*What you have to do*.
Can you return the records below exactly as they stand, but only from the first line through the one with "Interacting vote fraction: 5%."?

Collected data entries
-------
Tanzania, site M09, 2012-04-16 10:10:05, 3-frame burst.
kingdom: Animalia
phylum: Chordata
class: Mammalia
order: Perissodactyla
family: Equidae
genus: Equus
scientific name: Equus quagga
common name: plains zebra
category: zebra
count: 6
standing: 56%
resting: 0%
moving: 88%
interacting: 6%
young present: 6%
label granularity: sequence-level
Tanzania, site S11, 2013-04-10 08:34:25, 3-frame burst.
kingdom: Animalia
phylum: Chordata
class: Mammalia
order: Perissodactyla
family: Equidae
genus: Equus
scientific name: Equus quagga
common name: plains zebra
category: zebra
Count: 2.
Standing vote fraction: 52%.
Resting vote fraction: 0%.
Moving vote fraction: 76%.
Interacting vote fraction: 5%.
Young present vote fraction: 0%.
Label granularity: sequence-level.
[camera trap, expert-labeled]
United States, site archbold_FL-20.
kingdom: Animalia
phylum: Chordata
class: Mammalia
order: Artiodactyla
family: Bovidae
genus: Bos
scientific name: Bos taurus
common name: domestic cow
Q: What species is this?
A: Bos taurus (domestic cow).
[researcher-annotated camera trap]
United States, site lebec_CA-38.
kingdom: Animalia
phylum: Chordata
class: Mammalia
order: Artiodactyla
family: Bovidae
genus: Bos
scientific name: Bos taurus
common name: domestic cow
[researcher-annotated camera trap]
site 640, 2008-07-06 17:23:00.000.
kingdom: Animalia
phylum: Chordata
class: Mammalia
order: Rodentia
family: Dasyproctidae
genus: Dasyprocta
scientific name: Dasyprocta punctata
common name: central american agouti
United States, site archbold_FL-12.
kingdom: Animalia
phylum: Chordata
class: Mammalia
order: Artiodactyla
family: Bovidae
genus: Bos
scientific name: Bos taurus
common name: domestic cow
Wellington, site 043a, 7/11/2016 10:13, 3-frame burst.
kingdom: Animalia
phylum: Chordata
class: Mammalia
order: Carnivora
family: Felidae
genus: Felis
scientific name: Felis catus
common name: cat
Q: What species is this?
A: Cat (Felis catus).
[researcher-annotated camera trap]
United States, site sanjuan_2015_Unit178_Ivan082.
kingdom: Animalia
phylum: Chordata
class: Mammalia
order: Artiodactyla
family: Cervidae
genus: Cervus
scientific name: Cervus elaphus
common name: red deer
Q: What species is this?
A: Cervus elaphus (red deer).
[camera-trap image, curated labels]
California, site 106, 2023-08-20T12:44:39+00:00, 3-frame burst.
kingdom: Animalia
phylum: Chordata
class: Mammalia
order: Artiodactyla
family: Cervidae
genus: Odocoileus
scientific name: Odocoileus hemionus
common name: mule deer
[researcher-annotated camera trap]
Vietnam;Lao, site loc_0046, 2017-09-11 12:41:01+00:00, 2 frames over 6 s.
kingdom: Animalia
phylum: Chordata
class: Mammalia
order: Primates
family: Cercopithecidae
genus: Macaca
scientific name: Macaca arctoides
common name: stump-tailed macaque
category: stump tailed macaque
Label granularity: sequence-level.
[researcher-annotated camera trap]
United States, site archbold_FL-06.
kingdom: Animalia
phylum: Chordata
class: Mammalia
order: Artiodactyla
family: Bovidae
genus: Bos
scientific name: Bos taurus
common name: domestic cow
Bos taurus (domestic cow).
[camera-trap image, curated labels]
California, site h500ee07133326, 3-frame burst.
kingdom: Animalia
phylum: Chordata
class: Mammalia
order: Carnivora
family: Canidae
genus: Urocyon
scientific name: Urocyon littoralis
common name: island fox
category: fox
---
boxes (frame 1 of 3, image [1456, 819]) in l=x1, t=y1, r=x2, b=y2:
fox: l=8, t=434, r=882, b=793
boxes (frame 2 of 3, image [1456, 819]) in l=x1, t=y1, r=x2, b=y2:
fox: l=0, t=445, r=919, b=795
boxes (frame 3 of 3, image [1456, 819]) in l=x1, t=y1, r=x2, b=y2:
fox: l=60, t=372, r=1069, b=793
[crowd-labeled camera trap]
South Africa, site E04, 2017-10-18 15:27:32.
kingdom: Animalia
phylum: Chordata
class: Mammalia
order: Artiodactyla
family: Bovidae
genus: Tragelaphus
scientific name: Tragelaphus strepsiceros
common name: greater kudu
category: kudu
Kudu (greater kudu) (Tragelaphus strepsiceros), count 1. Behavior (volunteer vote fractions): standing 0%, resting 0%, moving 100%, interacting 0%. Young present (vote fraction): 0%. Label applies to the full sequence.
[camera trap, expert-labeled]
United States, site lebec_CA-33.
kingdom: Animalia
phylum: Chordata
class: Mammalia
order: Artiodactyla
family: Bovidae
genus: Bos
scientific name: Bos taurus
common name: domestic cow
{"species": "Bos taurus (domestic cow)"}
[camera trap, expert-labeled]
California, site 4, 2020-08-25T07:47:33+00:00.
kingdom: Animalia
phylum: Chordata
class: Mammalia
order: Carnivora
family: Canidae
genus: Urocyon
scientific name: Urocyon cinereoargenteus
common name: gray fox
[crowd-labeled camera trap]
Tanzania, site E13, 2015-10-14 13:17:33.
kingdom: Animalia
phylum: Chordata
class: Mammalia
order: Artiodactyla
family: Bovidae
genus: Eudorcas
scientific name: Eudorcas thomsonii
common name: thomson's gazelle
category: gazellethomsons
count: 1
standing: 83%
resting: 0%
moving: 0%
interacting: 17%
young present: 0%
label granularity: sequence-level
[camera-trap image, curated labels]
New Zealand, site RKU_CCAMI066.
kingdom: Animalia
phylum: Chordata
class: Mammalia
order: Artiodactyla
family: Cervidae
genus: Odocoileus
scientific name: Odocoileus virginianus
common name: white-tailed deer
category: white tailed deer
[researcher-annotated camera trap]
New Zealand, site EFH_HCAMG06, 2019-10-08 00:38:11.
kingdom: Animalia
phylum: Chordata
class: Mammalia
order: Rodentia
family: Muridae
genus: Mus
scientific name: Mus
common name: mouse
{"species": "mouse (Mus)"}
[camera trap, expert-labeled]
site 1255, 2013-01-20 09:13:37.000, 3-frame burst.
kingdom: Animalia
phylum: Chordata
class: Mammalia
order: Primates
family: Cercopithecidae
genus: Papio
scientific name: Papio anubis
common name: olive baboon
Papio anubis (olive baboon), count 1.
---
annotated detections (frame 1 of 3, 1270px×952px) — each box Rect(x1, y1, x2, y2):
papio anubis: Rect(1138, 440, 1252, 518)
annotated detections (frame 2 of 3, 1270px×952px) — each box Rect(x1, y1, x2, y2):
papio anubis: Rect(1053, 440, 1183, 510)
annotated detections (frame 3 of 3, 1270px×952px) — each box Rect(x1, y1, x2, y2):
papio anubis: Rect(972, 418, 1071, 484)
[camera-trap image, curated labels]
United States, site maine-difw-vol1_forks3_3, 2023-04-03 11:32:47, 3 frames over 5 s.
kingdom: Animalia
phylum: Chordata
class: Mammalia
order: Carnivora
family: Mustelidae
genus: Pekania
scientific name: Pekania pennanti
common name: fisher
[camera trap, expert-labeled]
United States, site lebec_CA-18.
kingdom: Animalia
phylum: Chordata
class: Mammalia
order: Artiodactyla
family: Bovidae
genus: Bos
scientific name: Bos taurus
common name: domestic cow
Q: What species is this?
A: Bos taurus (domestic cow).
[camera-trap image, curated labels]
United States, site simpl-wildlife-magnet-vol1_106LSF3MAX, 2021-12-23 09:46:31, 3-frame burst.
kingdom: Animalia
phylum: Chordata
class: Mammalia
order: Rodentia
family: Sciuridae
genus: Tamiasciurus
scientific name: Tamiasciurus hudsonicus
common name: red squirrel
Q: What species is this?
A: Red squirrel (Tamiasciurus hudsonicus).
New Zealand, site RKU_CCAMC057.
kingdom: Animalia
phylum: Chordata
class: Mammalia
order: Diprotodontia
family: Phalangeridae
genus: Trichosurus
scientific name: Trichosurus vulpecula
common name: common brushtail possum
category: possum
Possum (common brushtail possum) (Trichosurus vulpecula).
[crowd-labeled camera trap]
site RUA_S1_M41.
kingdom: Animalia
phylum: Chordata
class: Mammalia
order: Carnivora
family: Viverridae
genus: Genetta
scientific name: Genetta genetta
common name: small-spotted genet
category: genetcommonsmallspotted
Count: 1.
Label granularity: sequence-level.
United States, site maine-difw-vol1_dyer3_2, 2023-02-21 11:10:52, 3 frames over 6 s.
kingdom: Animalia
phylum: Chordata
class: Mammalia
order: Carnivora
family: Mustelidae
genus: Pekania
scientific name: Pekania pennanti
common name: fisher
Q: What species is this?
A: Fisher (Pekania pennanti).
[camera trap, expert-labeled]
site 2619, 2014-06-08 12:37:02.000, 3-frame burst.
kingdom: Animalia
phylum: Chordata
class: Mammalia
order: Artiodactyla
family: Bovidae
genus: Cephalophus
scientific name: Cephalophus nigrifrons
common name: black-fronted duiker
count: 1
-------
*Solution to this problem*.
Tanzania, site M09, 2012-04-16 10:10:05, 3-frame burst.
kingdom: Animalia
phylum: Chordata
class: Mammalia
order: Perissodactyla
family: Equidae
genus: Equus
scientific name: Equus quagga
common name: plains zebra
category: zebra
count: 6
standing: 56%
resting: 0%
moving: 88%
interacting: 6%
young present: 6%
label granularity: sequence-level
Tanzania, site S11, 2013-04-10 08:34:25, 3-frame burst.
kingdom: Animalia
phylum: Chordata
class: Mammalia
order: Perissodactyla
family: Equidae
genus: Equus
scientific name: Equus quagga
common name: plains zebra
category: zebra
Count: 2.
Standing vote fraction: 52%.
Resting vote fraction: 0%.
Moving vote fraction: 76%.
Interacting vote fraction: 5%.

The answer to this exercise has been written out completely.